Set exercise: Copy the rows from the line containing "How distant is" through the end of the rows, both ends included, replacing "viewer" with "camera" and leaving everything else unchanged.

** begin Data for processing **

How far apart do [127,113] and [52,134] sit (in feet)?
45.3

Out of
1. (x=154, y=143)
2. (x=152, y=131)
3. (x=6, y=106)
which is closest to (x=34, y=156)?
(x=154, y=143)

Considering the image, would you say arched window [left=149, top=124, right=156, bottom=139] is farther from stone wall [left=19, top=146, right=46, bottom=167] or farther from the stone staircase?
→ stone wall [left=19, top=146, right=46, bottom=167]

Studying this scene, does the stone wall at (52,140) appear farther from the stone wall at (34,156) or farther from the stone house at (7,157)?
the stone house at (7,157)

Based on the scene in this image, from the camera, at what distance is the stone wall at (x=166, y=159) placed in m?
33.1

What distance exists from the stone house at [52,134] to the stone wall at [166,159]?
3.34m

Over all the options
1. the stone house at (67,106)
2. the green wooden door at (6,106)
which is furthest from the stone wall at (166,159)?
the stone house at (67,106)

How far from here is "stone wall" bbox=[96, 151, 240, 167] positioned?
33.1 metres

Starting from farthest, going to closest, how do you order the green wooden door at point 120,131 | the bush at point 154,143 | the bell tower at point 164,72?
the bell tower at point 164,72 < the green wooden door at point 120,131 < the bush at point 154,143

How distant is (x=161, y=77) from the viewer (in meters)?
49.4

** end Data for processing **

Task solution:
How distant is (x=161, y=77) from the camera (in meters)?
49.4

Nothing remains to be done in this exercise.